Graft rejection and disease recurrence are well-recognized complications of liver transplantation (LT) for autoimmune hepatitis (AIH) and autoimmune sclerosing cholangitis (AISC). We describe indications and outcome of LT for childhood AIH and AISC.

PATIENTS AND METHODS:

Twenty-year retrospective review of a cohort of children (n = 101) with AIH, AISC, or AIH/sclerosing cholangitis overlap syndrome from a single center.

RESULTS:

AIH type 1 (AIH1, n = 67) was more common than AIH type 2 (AIH2, n = 18), AISC (n = 8), or overlap syndrome (n = 8). Overall, 18 patients (18%) required LT, the indications being failure of medical therapy (n = 16) and fulminant liver failure (n = 2). Patients with AIH who required LT had a more prolonged prothrombin time at presentation compared with those who did not undergo transplantation (P = 0.01). Patients with AIH1 who received LT had a lower aspartate transaminase (P = 0.009) and alanine transaminase (P = 0.02) levels at initial diagnosis compared with those with AIH1 who did not undergo transplantation. Post-LT, 11 patients (61%) had 18 episodes of rejection, most were steroid sensitive.
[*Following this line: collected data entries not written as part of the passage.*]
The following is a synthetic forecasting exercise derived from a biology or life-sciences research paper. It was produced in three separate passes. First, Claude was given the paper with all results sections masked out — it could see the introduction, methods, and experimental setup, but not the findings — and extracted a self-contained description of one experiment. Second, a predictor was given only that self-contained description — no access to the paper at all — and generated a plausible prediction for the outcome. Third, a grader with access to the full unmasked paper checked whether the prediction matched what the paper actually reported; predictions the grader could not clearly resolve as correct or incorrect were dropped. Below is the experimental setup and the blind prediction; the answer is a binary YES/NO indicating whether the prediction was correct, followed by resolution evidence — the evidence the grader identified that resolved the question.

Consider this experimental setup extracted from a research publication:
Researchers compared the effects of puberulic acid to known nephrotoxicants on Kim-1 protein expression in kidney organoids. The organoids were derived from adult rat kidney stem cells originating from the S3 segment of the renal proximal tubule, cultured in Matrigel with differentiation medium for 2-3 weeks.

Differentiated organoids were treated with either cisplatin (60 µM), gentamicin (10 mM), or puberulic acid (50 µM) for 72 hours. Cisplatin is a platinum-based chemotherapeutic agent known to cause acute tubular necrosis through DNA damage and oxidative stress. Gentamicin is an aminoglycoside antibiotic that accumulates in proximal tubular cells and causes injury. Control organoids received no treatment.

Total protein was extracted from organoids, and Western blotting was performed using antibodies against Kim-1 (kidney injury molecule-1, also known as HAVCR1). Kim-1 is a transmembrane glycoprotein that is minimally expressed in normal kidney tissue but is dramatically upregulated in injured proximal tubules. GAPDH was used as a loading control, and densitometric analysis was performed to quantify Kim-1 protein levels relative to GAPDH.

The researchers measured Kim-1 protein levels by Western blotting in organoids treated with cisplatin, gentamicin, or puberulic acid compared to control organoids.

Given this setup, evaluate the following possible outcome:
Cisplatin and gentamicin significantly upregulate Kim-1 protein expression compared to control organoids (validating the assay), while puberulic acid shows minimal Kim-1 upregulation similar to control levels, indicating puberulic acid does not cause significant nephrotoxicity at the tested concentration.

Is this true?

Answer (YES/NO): NO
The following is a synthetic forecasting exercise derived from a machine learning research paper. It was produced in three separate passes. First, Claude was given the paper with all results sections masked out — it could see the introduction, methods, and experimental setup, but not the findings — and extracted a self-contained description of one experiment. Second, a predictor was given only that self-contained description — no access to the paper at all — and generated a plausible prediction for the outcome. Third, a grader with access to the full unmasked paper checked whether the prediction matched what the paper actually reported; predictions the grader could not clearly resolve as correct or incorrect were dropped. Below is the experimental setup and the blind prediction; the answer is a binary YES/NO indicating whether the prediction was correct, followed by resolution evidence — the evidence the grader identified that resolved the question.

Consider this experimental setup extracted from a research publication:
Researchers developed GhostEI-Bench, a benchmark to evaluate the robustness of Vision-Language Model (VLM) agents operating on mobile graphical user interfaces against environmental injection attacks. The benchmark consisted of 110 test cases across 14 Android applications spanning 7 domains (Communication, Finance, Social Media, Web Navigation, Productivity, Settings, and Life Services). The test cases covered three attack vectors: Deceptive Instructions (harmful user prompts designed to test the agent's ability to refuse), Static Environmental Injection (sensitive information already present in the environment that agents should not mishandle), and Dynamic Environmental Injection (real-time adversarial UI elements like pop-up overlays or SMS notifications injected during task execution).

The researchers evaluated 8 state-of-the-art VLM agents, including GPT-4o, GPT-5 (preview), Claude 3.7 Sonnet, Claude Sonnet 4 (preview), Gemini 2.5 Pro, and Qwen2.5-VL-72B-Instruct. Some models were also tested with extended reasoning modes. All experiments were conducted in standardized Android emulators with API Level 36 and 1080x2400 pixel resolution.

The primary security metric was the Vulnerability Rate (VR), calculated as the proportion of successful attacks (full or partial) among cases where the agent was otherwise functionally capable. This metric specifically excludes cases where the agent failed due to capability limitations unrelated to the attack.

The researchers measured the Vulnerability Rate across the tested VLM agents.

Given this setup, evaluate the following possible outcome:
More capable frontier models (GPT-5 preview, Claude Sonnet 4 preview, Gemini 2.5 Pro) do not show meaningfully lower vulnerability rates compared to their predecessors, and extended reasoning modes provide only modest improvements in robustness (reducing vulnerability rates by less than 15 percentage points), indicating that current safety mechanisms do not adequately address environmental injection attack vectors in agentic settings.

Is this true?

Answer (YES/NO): NO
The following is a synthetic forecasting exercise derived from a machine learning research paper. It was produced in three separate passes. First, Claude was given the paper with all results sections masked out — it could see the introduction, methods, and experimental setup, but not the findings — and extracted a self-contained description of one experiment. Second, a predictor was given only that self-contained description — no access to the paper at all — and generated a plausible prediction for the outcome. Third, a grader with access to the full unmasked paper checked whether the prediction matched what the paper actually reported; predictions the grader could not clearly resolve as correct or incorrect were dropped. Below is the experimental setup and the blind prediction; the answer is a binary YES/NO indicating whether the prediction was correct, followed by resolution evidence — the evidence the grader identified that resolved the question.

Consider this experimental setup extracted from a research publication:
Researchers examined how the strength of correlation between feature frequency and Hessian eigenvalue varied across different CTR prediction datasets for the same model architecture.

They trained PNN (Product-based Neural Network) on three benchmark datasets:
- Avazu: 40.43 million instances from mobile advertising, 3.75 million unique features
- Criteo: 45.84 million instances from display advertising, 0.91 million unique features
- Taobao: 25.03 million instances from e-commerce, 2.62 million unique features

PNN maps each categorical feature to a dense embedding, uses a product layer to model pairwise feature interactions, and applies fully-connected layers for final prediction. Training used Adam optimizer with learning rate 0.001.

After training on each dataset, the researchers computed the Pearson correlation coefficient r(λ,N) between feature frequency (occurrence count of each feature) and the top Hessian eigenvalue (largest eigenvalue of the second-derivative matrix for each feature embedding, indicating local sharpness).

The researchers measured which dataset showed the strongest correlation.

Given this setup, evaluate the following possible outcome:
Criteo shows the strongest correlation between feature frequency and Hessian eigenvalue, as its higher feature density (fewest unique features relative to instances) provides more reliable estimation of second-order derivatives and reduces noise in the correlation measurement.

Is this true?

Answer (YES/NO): NO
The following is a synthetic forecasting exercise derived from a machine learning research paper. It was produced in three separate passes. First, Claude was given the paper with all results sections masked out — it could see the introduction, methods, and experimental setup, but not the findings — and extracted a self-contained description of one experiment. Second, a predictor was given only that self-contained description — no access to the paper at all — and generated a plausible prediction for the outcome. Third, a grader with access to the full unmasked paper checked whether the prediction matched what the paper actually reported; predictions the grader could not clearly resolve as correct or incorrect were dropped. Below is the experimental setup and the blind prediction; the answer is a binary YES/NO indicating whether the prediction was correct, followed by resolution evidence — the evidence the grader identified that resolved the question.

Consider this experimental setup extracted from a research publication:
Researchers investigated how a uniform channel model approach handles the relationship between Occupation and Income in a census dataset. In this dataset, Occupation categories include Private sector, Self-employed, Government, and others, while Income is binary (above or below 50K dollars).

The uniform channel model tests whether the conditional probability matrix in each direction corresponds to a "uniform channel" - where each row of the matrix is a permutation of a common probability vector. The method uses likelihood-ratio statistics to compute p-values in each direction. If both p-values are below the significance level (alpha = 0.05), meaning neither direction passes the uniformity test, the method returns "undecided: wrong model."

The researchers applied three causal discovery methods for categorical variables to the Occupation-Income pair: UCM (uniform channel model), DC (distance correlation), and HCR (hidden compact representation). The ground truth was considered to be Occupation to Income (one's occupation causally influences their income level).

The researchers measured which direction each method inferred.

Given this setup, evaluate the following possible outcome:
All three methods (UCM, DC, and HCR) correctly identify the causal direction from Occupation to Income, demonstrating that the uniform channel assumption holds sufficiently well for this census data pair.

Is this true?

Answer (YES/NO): NO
Disease recurrence was observed in 7 patients (39%, median duration post-LT 33 months), more common in AIH2 (80% recurrence rate), and those taking cyclosporine (71%, 5/7 patients) compared with those taking tacrolimus (18%, 2/11 patients; P < 0.05) and in 3 of 3 children who did not have maintenance steroids post-LT. The overall 5- and 7-year post-LT survival rate was 94% and 88%, respectively.

CONCLUSIONS:

LT is a good therapeutic option for progressive AIH and AISC, although recurrence of the primary autoimmune process limits the outcome.

PMID:
20118802
[PubMed - indexed for MEDLINE]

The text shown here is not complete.